Books such as these by Moehlman and Thayer ought to be widely read, for clerical interests are hungry for funds and are pushing their campaign for state aid to religious education on all fronts. Proposed federal aid to equalize state expenditures for education serves as the center of the campaign to secure public funds for sectarian schools. The 10,000 Catholic parochial schools, with an enrollment of 2,400,000 pupils, constitute an onerous financial burden. No Catholic principle stands in the way of accepting relief from the public treasury for all or a part of the cost. The released time plan in operation in 1800 communities in 47 states has an enrollment of 1,500,000 children. Transportation of parochial pupils at public expense has been authorized in some states. Church hospitals and orphanages are generally supported by public funds. In some communities the pupils in parochial schools receive textbooks purchased out of public funds. On all fronts churchmen are aggressively carrying the fight to win public financial support for the church schools, classes, and other activities. Those who, like Thayer and Moehlman, see the threat and danger in this militant campaign by clerics and their political friends, deserve very great credit for their efforts. To support the doctrine of absolute and unqualified separation means to lay oneself open to the charge that one is fighting against religion, morals, the home, etc.—it is so much easier when one can claim to have both God and the Constitution on one’s side.

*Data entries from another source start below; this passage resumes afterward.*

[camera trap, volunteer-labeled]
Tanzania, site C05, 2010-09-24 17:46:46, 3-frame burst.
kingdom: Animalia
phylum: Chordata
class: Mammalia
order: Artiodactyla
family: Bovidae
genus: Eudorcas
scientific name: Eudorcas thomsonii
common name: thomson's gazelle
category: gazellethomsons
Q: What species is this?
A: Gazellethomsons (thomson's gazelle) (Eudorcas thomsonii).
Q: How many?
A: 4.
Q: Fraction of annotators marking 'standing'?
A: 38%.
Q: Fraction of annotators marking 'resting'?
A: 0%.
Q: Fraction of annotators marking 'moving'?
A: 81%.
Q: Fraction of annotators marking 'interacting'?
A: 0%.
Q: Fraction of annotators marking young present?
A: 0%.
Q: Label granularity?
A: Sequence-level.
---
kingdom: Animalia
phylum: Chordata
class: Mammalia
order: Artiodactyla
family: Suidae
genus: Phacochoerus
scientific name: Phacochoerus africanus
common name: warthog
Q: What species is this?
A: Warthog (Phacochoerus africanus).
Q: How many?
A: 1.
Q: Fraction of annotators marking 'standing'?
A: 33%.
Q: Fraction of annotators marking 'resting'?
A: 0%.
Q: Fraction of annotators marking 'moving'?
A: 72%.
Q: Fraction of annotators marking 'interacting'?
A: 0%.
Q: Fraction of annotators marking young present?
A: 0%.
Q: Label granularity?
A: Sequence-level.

Since the books by Thayer and Moehlman deal chiefly with the place of religion in public education, they are especially significant today, because it is on the public school front that the lines of battle are being drawn. That their efforts, and those of others like Professors H. M. Kallen and Sidney Hook, have borne some fruit, is evident in the fact that organizations representing at least eighty per cent of American Jewry found it desirable and possible to join in a brief submitted to the United States Supreme Court attacking the constitutionality of the action of the school authorities in Champaign County, Illinois, in permitting the use of school buildings for sectarian education. The Synagogue Council of America, consulting its collective conscience, joined in this brief, supporting the position of an avowedly atheistical taxpayer. Such a step becomes possible only under a Constitution that leaves religion entirely to the conscience—and purse—of the individual citizen—believer, agnostic, or atheist; Jew or Christian; Catholic or Protestant. The principle of the privacy of the religious conscience can be eclipsed by government interference with or aid to churches or religious schools. To deny public aid to religious groups means, to this writer’s mind, the protection of their independence and integrity, of the privacy of the individual’s religious conscience, and of our free institutions from clerical domination.